→ **Assignment**
Scan the listing below for the word "frames" and copy every line where it occurs.

[Provided entries]

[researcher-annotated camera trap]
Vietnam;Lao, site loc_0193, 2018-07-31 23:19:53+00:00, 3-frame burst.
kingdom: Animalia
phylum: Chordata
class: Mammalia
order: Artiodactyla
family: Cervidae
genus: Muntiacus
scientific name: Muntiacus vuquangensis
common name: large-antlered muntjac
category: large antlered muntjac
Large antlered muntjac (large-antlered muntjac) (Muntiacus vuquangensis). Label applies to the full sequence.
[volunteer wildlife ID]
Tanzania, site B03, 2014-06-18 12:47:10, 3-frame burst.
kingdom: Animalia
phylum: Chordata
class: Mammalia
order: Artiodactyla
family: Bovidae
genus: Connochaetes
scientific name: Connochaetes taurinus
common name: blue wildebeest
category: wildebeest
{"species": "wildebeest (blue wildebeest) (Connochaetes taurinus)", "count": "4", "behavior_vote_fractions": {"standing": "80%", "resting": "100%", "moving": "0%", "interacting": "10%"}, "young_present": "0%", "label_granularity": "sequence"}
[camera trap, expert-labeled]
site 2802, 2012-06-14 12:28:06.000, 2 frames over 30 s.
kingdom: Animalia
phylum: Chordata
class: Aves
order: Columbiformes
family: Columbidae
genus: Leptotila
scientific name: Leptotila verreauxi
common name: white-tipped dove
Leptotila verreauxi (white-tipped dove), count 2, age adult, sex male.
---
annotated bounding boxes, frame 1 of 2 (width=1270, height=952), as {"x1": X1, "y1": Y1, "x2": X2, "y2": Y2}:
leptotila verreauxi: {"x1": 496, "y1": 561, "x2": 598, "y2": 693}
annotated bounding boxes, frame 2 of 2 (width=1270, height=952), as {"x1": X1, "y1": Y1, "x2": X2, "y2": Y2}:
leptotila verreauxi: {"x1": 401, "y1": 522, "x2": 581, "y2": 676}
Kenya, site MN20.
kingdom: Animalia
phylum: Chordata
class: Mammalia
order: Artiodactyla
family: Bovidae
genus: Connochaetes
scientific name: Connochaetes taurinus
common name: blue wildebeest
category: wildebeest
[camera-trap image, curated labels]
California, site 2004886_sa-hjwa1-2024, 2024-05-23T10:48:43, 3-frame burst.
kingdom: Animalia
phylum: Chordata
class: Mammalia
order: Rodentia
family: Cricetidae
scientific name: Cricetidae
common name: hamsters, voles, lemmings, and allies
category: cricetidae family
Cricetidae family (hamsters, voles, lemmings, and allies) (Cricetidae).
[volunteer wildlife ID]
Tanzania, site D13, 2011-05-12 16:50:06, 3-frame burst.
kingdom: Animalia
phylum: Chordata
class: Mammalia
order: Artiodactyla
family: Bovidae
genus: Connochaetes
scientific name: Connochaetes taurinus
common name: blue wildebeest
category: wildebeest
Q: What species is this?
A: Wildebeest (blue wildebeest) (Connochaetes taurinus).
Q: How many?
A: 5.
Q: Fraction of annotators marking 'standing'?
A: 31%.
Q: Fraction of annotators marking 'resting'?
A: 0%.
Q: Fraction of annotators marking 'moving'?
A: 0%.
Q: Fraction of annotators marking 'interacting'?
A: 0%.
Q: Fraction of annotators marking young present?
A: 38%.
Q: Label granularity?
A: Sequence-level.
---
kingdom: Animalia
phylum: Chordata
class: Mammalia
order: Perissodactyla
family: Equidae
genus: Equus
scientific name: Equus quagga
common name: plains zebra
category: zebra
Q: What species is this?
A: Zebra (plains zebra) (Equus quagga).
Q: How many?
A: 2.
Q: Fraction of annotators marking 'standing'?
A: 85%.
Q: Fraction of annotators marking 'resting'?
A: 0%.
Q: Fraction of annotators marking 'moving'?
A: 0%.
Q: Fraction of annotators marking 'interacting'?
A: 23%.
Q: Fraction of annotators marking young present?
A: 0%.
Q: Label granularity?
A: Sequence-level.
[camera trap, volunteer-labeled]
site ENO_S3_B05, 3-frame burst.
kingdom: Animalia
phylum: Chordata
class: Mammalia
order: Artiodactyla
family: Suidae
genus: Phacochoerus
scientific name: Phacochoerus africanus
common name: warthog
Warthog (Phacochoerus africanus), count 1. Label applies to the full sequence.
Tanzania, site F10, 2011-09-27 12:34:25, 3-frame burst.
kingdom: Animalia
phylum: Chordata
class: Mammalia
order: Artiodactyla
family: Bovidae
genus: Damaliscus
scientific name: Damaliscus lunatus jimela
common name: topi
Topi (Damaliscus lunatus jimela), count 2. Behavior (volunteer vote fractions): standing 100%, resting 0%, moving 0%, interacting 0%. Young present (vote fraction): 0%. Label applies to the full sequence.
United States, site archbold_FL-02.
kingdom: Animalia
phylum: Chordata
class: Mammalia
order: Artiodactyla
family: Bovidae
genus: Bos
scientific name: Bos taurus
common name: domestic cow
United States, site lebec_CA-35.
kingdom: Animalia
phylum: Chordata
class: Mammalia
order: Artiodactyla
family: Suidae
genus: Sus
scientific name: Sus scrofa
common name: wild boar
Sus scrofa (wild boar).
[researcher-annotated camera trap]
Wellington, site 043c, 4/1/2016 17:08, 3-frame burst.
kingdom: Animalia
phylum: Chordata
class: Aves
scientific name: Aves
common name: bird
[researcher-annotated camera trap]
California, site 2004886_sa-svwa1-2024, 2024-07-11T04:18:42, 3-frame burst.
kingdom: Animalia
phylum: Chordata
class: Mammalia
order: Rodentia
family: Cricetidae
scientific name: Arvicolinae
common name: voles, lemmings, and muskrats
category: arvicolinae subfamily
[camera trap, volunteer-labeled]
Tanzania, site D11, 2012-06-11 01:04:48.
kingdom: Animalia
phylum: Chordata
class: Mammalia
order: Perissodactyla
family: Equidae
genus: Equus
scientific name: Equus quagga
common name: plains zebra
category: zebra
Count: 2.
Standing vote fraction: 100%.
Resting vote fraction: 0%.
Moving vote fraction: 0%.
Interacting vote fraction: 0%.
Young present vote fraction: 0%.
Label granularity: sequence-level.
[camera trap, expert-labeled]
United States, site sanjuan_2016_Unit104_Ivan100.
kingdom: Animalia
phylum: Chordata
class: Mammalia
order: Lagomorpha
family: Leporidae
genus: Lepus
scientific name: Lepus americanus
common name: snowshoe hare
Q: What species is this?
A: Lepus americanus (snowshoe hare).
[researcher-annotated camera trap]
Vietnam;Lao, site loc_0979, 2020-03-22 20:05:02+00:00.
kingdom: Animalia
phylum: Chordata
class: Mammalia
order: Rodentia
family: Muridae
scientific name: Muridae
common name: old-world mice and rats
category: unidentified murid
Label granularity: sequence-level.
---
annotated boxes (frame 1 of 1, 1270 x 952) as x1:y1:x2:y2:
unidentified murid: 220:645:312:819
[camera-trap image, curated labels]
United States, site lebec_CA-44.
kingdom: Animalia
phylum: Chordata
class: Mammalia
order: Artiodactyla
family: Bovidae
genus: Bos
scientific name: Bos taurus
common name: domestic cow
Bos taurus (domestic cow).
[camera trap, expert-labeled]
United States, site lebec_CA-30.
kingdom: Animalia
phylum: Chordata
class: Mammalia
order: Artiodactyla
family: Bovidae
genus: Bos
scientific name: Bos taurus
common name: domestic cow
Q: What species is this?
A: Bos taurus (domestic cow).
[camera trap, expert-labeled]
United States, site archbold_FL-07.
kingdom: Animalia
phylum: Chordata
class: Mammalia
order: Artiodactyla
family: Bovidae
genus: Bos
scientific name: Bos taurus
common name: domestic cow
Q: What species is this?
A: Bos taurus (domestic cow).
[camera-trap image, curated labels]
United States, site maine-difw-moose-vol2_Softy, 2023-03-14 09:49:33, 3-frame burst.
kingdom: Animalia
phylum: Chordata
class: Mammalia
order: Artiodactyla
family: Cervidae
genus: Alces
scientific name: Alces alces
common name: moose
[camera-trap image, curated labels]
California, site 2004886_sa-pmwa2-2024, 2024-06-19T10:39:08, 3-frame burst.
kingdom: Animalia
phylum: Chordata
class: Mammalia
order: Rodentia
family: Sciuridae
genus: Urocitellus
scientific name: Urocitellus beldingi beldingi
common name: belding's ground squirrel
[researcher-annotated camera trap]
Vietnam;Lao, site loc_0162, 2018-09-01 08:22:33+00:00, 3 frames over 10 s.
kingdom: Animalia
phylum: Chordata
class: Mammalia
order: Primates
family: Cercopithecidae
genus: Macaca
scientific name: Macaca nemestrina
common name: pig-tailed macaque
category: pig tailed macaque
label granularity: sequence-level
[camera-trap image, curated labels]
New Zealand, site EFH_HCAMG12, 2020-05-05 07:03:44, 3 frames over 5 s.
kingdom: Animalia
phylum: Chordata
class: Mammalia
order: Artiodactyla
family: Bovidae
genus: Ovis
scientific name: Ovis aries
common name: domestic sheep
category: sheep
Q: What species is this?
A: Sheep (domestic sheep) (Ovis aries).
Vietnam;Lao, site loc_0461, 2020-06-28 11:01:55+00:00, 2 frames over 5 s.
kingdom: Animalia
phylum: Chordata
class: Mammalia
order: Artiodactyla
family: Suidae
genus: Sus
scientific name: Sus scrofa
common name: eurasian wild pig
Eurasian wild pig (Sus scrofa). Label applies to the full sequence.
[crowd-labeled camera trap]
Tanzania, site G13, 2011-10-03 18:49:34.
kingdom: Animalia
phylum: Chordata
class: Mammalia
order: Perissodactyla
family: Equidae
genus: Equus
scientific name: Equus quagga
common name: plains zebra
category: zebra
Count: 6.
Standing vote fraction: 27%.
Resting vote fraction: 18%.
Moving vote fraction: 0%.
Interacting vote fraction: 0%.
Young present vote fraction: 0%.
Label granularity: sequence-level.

[/Provided entries]

→ **Worked solution**
site 2802, 2012-06-14 12:28:06.000, 2 frames over 30 s.
Vietnam;Lao, site loc_0162, 2018-09-01 08:22:33+00:00, 3 frames over 10 s.
New Zealand, site EFH_HCAMG12, 2020-05-05 07:03:44, 3 frames over 5 s.
Vietnam;Lao, site loc_0461, 2020-06-28 11:01:55+00:00, 2 frames over 5 s.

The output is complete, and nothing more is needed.